Читать книгу Active Hope - Joanna Macy - Страница 27
The First Dimension: Holding Actions
ОглавлениеHolding actions aim to hold back and slow down the damage being caused by the political economy of Business as Usual. The goal is to protect what is left of our natural life-support systems, rescuing what we can of our biodiversity, clean air and water, forests, and topsoil. Holding actions also counter the unraveling of our social fabric, caring for those who have been damaged and safeguarding communities against exploitation, war, starvation, and injustice. Holding actions defend our shared existence and the integrity of life on this, our planet home.
This dimension includes raising awareness of the damage being done, gathering evidence of and documenting the environmental, social, and health impacts of industrial growth. We need the work of scientists, campaigners, and journalists, revealing the links between pollution and rising childhood cancers; fossil fuel consumption and climate disturbance; the availability of cheap products and sweatshop working conditions. Unless these connections are clearly made, it is too easy to go on unconsciously contributing to the unraveling of our world. We become part of the story of the Great Turning when we increase our awareness, seek to learn more, and alert others to the issues we all face.

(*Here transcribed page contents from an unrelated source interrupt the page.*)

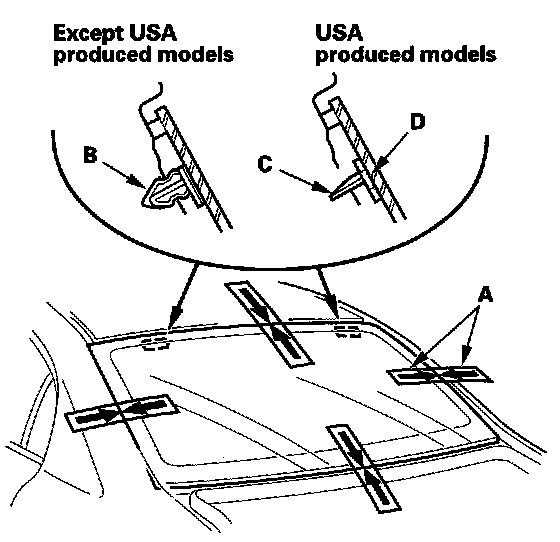 Except USA produced models

USA produced models

B

C

D

A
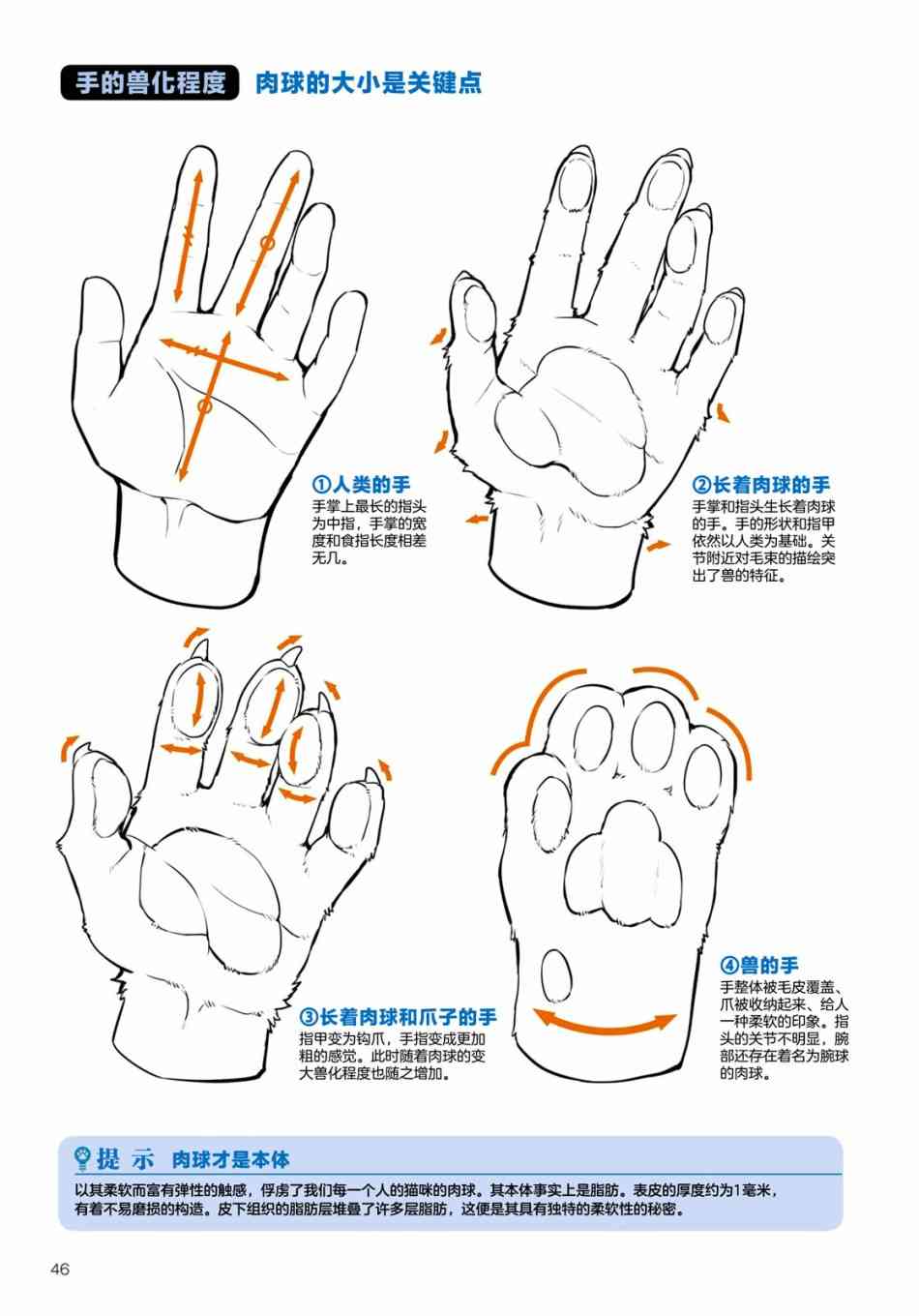 手的兽化程度　肉球的大小是关键点

①人类的手
手掌上最长的指头为中指，手掌的宽度和食指长度相差无几。

②长着肉球的手
手掌和指头生长着肉球的手。手的形状和指甲依然以人类为基础。关节附近对毛束的描绘突出了兽的特征。

③长着肉球和爪子的手
指甲变为钩爪，手指变成更加粗的感觉。此时随着肉球的变大兽化程度也随之增加。

④兽的手
手整体被毛皮覆盖、爪被收纳起来、给人一种柔软的印象。指头的关节不明显，腕部还存在着名为腕球的肉球。

提 示　肉球才是本体
以其柔软而富有弹性的触感，俘虏了我们每一个人的猫咪的肉球。其本体事实上是脂肪。表皮的厚度约为1毫米，有着不易磨损的构造。皮下组织的脂肪层堆叠了许多层脂肪，这便是其具有独特的柔软性的秘密。

46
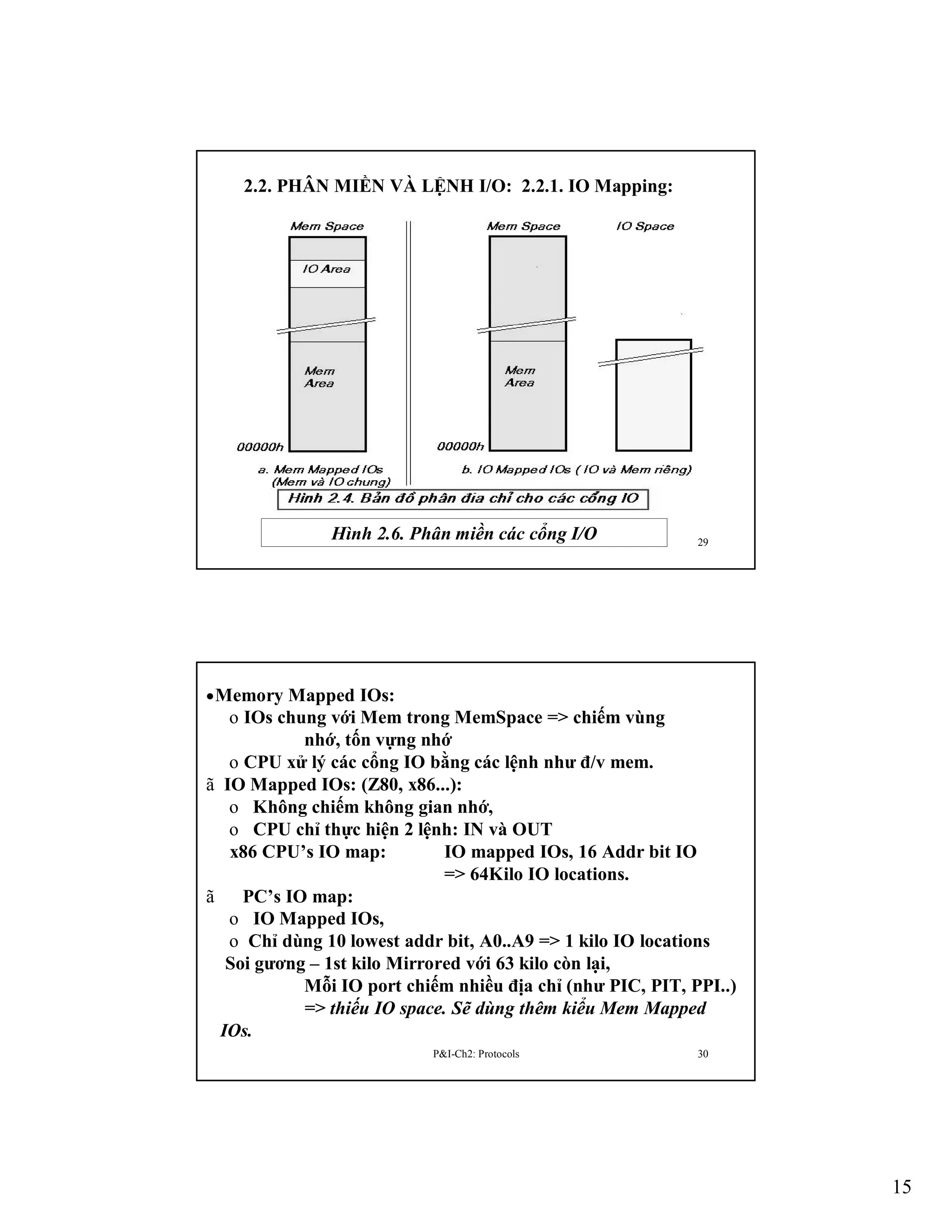 2.2. PHÂN MIỀN VÀ LỆNH I/O: 2.2.1. IO Mapping:

Mem Space

IO Area

Mem Area

00000h

a. Mem Mapped IOs (Mem và IO chung)

Mem Space

IO Space

Mem Area

00000h

b. IO Mapped IOs ( IO và Mem riêng)

Hình 2.4. Bản đồ phân địa chỉ cho các cổng IO

Hình 2.6. Phân miền các cổng I/O

29

•Memory Mapped IOs:
o IOs chung với Mem trong MemSpace => chiếm vùng nhớ, tốn vựng nhớ
o CPU xử lý các cổng IO bằng các lệnh như đ/v mem.
ã IO Mapped IOs: (Z80, x86...):
o Không chiếm không gian nhớ,
o CPU chỉ thực hiện 2 lệnh: IN và OUT
x86 CPU's IO map: IO mapped IOs, 16 Addr bit IO => 64Kilo IO locations.
ã PC's IO map:
o IO Mapped IOs,
o Chỉ dùng 10 lowest addr bit, A0..A9 => 1 kilo IO locations
Soi gương – 1st kilo Mirrored với 63 kilo còn lại,
Mỗi IO port chiếm nhiều địa chỉ (như PIC, PIT, PPI..)
=> thiếu IO space. Sẽ dùng thêm kiểu Mem Mapped IOs.

P&I-Ch2: Protocols

30

15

There are many ways we can act. We can choose to remove our support for behaviors and products we know to be part of the problem. Joining with others, we can add to the strength of campaigns, petitions, boycotts, rallies, legal proceedings, direct actions, and other forms of protest against practices that threaten our world. While holding actions can be frustrating when met with slow progress or defeat, they have also led to important victories. Areas of old-growth forests in Canada, the United States, Poland, and Australia, for example, have been protected through determined and sustained activism.
Holding actions are essential; they save lives, they save species and ecosystems, they save some of the gene pool for future generations. But by themselves, they are not enough for the Great Turning to occur. For every acre of forest protected, many others are lost to logging or clearance. For every species brought back from the brink, others are lost to extinction. Vital as protest is, relying on it as a sole avenue of change can leave us battle-weary or disillusioned. Along with stopping the damage, we need to replace or transform the systems that cause the harm. This is the work of the second dimension.